→ STATED PROBLEM: Swap "closer" for "nearer" in the listing, starting at the line that contains "How far away from the lens is (242,214)?" and ending at the end of the listing, and write out only those lines with everything else left unchanged.

→ DATASET ENTRIES:
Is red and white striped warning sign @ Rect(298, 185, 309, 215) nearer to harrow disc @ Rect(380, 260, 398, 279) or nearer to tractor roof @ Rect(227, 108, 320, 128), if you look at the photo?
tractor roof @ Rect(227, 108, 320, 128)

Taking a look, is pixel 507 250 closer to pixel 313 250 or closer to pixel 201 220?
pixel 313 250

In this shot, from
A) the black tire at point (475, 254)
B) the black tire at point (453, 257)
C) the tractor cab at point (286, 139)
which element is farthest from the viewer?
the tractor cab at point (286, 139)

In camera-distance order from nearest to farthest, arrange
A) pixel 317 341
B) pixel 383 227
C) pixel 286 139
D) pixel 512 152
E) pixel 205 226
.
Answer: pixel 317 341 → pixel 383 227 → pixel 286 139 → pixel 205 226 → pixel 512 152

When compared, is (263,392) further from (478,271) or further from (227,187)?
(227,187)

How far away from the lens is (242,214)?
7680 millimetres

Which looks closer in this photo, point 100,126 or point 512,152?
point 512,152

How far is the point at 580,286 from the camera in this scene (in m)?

→ THE RESULT:
How far away from the lens is (242,214)?
7680 millimetres

Which looks nearer in this photo, point 100,126 or point 512,152?
point 512,152

How far is the point at 580,286 from the camera in this scene (in m)?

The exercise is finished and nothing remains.